First, Luetkemeyer claimed the Waxman-Markey legislation would create "the most insidious tax you will ever find," and said the cap-and-trade legislation would cost "anywhere from $1,800 to $4,000 per family, depending on which [discredited] study you want to look at," which is true enough. But in reality, the legislation would cost about $175 per household per year, according to the Congressional Budget office.
The Congressman is also claiming that every clean energy job will cost either 2.2 or 22 "regular jobs," thereby annihilating the American economy.
At the end of the day, the Heritage Foundation did some studies on it and found for every green job you create, it will cost two point two regular jobs...
For every one permanent green you lose twenty two other jobs, that happens to be same figures the folks from Europe have when they put this program in place. You lose twenty-two jobs for every green job produced.

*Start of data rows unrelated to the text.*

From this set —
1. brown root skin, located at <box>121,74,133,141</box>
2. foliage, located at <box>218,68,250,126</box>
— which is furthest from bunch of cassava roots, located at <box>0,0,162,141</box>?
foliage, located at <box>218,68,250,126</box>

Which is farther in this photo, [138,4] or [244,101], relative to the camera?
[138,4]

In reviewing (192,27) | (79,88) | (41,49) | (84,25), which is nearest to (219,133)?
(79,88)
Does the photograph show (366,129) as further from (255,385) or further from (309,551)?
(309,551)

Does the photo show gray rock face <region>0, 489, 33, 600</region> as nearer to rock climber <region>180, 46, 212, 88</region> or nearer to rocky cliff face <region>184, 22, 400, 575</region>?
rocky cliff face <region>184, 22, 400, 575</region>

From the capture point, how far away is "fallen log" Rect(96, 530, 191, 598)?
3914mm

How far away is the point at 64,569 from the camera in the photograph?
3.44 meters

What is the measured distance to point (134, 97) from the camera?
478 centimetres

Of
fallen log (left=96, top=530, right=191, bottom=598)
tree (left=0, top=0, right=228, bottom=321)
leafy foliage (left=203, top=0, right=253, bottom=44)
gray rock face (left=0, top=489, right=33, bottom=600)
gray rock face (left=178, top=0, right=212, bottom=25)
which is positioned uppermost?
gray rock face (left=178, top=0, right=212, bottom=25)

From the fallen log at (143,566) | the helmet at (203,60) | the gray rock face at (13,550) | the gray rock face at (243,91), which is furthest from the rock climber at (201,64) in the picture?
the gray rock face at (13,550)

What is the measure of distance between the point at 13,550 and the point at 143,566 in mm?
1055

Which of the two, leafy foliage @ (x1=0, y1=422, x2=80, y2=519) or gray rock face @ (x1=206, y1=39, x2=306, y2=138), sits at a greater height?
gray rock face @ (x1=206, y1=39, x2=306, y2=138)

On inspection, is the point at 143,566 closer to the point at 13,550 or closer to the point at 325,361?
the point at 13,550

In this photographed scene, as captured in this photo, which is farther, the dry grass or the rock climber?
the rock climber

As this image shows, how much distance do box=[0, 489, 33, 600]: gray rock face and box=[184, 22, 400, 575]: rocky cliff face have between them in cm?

Watch Luetkemeyer's comments, as posted by his official office:
Ignoring the fact that Luetkemeyer increased his own scary projections tenfold in the course of 40 seconds, let's look at the 2.2 jobs claim and where it comes from. His numbers come from a Heritage Foundation panel featuring an author from the libertarian think tank Fundacion Juan de Mariana, which argued that "for every green job created [in Spain], 2.2 jobs are lost." However, an official from the region powering Spain’s renewable industry says the study is "completely untrue."
As I will demonstrate, this statement is completely untrue. In Navarre, the development of renewable energies, and above all wind energy, has created wealth, employment and technological development, and I can assert that this can be achieved in any other region or country.
Read the official's full letter here. ThinkProgress explains that the flawed report "relies on bad numbers, grossly underestimating that Spain’s renewable program created only 50,000 jobs, when official estimates are 188,000."
[T]he study doesn’t actually identify those jobs allegedly destroyed by renewable-energy spending. What the study actually says is that government spending on renewable energy is less than half as efficient at job creation as private-sector spending. Specifically, each green job required on average 571,000 euros, compared with 259,000 euros in “average capital per worker” in the rest of the economy.
So how does that translate into outright job destruction? It’s simply a question of opportunity cost, the paper says: “The money spent by the government cannot, once committed to “green jobs”, be consumed or invested by private parties and therefore the jobs that would depend on such consumption and investment will disappear or not be created.”
On paper, that makes sense. But Spain’s support for renewable energy came out of existing tax revenues—there were no special levies on corporate activity designed to underwrite clean energy.